Forecast: Will the Price of Gold Rise?
When it comes to forecasts, it's important to note that they are mere assumptions based on available information and analysis. As mentioned before, the gold market is complex and subject to the influence of multiple factors. Any forecasts are subjective assessments and can change depending on economic and geopolitical situations, as well as changes in market demand and supply. However, it should be acknowledged that some forecasts have proven to be relatively accurate.
Here are a few examples of such forecasts made before September 2021. In May 2021, analysts at Goldman Sachs predicted that the price of gold would reach $2,000 per troy ounce by 2024. Two months later, their counterparts at Bank of America made the exact same forecast. The touch of this resistance level occurred one year earlier. However, whether XAU/USD will be able to sustainably establish itself above this level, turning it from resistance to support, remains to be seen.

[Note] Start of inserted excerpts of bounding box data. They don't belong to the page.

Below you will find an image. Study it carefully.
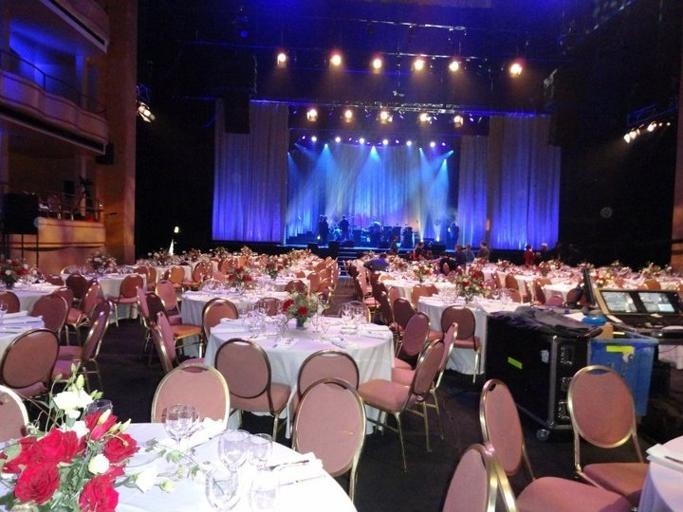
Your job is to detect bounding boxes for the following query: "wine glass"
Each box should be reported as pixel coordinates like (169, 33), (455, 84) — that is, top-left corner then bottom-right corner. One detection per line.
(85, 399), (278, 512)
(237, 302), (365, 340)
(439, 284), (510, 308)
(0, 303), (9, 323)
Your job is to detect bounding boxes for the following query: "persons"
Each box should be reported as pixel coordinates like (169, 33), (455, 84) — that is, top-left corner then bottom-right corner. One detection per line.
(364, 217), (490, 269)
(523, 242), (579, 266)
(318, 215), (350, 245)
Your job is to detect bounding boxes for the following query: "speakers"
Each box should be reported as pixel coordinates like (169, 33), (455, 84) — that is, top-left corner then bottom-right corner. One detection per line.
(95, 143), (114, 164)
(0, 193), (38, 233)
(223, 90), (250, 134)
(549, 99), (577, 147)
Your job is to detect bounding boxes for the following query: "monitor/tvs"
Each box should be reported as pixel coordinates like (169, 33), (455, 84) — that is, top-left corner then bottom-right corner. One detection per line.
(566, 268), (595, 310)
(599, 289), (641, 313)
(636, 292), (676, 314)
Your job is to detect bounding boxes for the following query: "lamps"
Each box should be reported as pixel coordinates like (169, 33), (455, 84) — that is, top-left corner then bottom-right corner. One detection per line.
(622, 117), (673, 144)
(276, 49), (525, 151)
(135, 100), (155, 121)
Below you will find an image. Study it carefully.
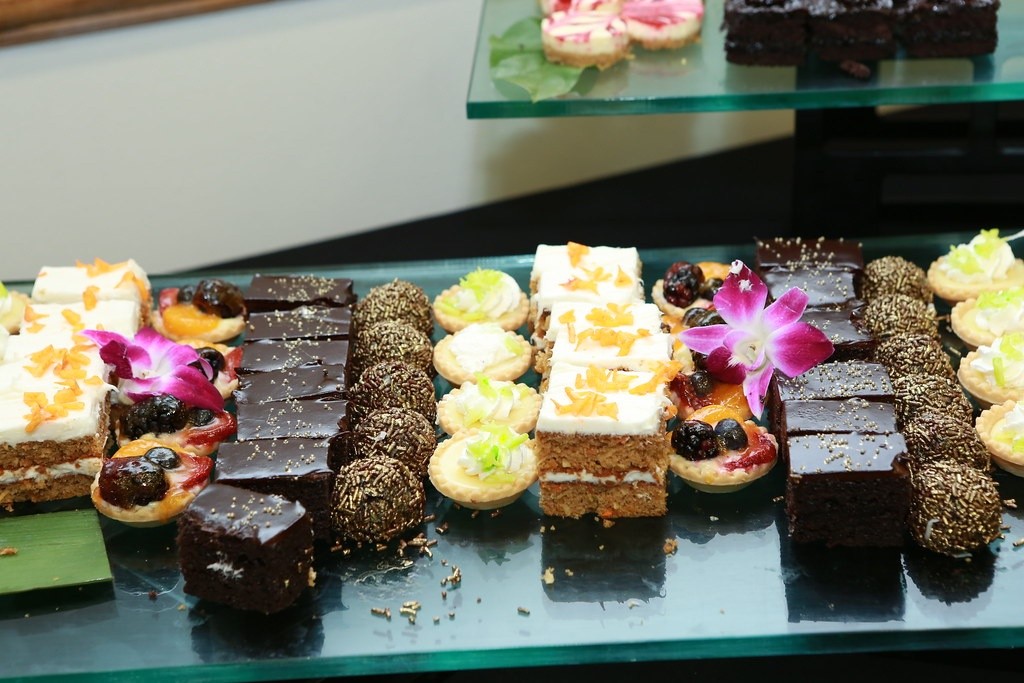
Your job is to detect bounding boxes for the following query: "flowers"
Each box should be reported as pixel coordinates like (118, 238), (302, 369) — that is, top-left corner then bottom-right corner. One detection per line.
(77, 325), (225, 416)
(677, 259), (835, 420)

Currently, Goldman Sachs strategists are indicating a target of $2,200. Meanwhile, the Swiss financial holding UBS believes that the price of gold may rise to $2,100 by the end of 2023 and to $2,200 by March 2024. (It's worth noting that their previous forecast projected a peak of $2,400 for this year). Similar figures are mentioned by analysts at the Economic Forecasting Agency, who believe that the price of gold may even exceed $2,400, but this is expected to occur only in 2027.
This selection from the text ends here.